# Rust Coloured water dripping down my siding



## RichTibo (Jan 26, 2013)

Hello,

I have rust Coloured water dripping down my siding. It happened at the end of last winter as well but I thought nothing of it. My house was built in 2012 by a builder in a new subdivision. I am wondering if this is normal or is there something I should be doing? What causes this type of thing. The leaking rust coloured water is leaking all the way from where the siding meets the underneath part of roof on the outside of my two story house.

Thanks,


----------



## kwikfishron (Mar 11, 2010)

There could be a number of thing causing that. Posting some pictures would be a good start. No closeups of rust needed but rather some shots of the entire area especially of what's above the stain up to the roof.


----------



## Gymschu (Dec 12, 2010)

Likely an ice dam allowing water to get in behind the siding. The rust color likely comes from the water saturating the wood behind the siding.
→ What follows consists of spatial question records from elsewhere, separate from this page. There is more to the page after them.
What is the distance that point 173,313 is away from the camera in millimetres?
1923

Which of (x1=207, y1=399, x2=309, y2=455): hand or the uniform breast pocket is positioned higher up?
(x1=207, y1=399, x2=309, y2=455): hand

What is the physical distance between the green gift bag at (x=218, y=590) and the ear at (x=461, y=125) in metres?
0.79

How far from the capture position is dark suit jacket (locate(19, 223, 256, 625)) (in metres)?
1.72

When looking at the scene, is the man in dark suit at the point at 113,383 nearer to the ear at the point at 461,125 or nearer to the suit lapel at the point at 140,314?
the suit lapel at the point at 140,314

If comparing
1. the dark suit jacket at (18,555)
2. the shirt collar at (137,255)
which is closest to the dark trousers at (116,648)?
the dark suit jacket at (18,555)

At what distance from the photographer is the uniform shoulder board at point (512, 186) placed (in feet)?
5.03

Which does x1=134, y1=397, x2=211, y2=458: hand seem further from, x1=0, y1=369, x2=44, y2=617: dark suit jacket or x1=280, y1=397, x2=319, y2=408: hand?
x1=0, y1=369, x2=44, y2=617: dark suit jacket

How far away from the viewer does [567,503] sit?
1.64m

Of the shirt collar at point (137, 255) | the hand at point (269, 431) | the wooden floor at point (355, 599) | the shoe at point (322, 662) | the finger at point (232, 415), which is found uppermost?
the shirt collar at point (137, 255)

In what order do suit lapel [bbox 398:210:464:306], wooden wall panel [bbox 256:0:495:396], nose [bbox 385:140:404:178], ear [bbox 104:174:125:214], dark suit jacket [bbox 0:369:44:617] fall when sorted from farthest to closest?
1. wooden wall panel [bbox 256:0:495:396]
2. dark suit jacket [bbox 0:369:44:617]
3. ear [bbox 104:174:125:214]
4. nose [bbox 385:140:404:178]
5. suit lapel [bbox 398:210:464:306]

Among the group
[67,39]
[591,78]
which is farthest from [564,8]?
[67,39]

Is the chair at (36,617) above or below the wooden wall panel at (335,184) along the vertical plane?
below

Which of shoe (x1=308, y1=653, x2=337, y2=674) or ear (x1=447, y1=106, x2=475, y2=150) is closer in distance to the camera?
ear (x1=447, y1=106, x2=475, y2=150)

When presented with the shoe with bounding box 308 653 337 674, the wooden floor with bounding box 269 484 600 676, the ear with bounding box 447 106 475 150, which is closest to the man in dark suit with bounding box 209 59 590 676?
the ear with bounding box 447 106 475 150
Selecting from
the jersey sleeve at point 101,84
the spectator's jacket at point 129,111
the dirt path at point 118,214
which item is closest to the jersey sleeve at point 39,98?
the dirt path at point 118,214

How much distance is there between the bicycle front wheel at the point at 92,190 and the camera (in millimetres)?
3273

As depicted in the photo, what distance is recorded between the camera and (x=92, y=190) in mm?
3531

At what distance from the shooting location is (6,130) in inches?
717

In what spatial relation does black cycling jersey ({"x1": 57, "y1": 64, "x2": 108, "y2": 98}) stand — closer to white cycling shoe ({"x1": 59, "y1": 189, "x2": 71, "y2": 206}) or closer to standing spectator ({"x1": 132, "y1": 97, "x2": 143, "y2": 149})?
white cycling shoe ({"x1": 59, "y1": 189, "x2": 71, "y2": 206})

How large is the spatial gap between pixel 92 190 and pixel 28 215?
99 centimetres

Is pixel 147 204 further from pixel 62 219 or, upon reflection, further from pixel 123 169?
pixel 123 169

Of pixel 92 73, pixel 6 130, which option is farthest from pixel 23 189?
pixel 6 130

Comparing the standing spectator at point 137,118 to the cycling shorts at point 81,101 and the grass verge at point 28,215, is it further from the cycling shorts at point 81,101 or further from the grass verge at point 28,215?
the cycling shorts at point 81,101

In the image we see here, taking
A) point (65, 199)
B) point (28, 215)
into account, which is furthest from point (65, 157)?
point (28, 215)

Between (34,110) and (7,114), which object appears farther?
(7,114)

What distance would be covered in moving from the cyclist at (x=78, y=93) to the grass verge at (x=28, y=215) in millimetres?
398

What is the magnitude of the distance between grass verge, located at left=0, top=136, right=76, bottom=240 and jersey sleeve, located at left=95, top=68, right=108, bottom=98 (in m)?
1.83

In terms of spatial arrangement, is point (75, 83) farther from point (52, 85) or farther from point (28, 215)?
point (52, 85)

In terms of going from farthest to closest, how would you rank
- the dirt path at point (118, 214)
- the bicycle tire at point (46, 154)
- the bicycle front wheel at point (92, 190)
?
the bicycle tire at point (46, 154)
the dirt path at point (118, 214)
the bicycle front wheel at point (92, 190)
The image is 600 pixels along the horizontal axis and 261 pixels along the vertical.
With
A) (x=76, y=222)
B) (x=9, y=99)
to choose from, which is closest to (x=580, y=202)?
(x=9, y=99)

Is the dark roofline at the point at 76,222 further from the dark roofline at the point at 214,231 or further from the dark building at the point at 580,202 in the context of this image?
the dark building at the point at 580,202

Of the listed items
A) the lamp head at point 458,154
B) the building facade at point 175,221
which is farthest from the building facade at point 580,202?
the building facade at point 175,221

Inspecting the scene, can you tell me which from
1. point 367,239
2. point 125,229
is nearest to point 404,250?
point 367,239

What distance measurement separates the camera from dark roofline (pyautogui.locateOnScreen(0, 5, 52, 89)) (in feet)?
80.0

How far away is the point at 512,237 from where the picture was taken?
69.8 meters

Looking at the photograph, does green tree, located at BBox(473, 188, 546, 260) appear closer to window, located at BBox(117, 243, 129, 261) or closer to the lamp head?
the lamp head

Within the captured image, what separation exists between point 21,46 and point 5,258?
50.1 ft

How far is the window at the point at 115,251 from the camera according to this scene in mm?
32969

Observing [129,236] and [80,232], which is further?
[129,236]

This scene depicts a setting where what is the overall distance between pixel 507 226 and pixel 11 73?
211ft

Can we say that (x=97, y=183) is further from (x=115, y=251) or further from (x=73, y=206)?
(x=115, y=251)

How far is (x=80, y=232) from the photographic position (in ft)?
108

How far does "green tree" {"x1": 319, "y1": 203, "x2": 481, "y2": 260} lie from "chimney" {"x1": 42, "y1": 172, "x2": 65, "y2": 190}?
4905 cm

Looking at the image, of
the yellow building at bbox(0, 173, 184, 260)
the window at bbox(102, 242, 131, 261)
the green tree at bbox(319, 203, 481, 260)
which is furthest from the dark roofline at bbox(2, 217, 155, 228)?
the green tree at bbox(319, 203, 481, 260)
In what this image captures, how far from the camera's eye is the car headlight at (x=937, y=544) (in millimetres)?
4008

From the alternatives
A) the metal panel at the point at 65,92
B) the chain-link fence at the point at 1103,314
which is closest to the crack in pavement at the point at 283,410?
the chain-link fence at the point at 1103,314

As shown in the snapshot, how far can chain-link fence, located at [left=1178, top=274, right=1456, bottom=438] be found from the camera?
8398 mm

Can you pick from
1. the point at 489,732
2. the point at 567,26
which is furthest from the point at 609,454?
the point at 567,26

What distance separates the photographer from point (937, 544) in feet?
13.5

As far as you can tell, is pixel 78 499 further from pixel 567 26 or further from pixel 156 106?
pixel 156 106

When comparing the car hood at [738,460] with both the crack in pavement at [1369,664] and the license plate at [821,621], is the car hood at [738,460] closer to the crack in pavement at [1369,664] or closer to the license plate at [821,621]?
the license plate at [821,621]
Lots and lots of threads on here about "ice dams."


----------



## RichTibo (Jan 26, 2013)

How can i post photos?


----------



## ront02769 (Nov 28, 2008)

To the buildings ne construction forum and read the second sticky at the top of the page.

ron


----------



## RichTibo (Jan 26, 2013)

Here are 4 photos. What should I do?


----------



## RichTibo (Jan 26, 2013)

Does this look like ice dams are causing this?


----------



## Fix'n it (Mar 12, 2012)

that vent up there, what is it going to ?


----------



## Gymschu (Dec 12, 2010)

At this point I would do nothing. With winter still gripping most of the country, there's not much you can do till we get to spring and warmer/drier weather. Then you will have to investigate your soffits, eaves, gutters, attic, roof in that area to get an idea of what happened. As the ice melts, get some binoculars, or, if you feel comfortable, get your ladder out and get up in that area to investigate.


----------



## joecaption (Nov 30, 2011)

Do you even live in an area where it's cold enough to have ice dams?
The bottom picture was the most important one and the one we need to see but it's so dark it's hard to see much.
If the stain is starting there the wall meets soffit then there several things it could be.
Ice dam.
Gutters not tucked in under the drip cap.
No drip cap.
No over hang on the shingles.
Plugged up gutters.
Carpenter bees living behind the siding.
To name just a few.


----------



## RichTibo (Jan 26, 2013)

The upstairs washroom is the vent


----------



## RichTibo (Jan 26, 2013)

I live in eastern ontario. We have had quite a cold winter


----------



## Gymschu (Dec 12, 2010)

Contact your insurance company. That may well end up being a substantial claim. Damage to sheething, vinyl siding, and possibly gutters, soffit, and fascia. Again, unfortunately, with the cold persisting, you won't be able to have any work done any time soon, but, if you get the wheels rolling with the insurance claim, you will have money to complete the repairs.


----------



## carpdad (Oct 11, 2010)

That's full vent soffit. If you have ice dam, you don't have ridge vent or soffit vent is blocked, insulation? You also may not have enough insulation on top, although new house should have enough in your area.
Likely culprit is your bath vent. The duct or connection is leaking air or condensing water and going though a nail, ply or construction debris.


----------



## RichTibo (Jan 26, 2013)

It's not something the builder should fix within Tarion? I should go directly to insurance?


----------



## Gymschu (Dec 12, 2010)

Yes contact your builder first. I didn't realize this was a brand new home. It should still be under warranty.


----------



## jagans (Oct 21, 2012)

Is this only happening in one or two areas, or is it widespread? Are you sure this is the result of iron oxide?


----------



## joecaption (Nov 30, 2011)

I'd be shocked if any insurance company is going to want anything to do with this one.
Has there been any ice building up on lower the edge of the roof?
Just because it's new construction I would not just assume there's enough insulation, there's baffles, proper venting. 
Going to have to go in the attic and look. 
While your up there look for wet sheathing or insulation.


----------



## Windows on Wash (Aug 30, 2011)

I am suspect of that vent. I would like to see what type of screws and what type of ducting was used there.


----------



## hardtroofing (Feb 4, 2015)

I would grab a piece and separate it by pulling them apart and then see what is happening behind the siding. I had one job where I replaced roof and underneath the porch this was happening we later discovered the siding was at a slant and water was crawling from the exposed area and then dripping down the middle of the siding. So my thinking is to see where the water is coming from first.


----------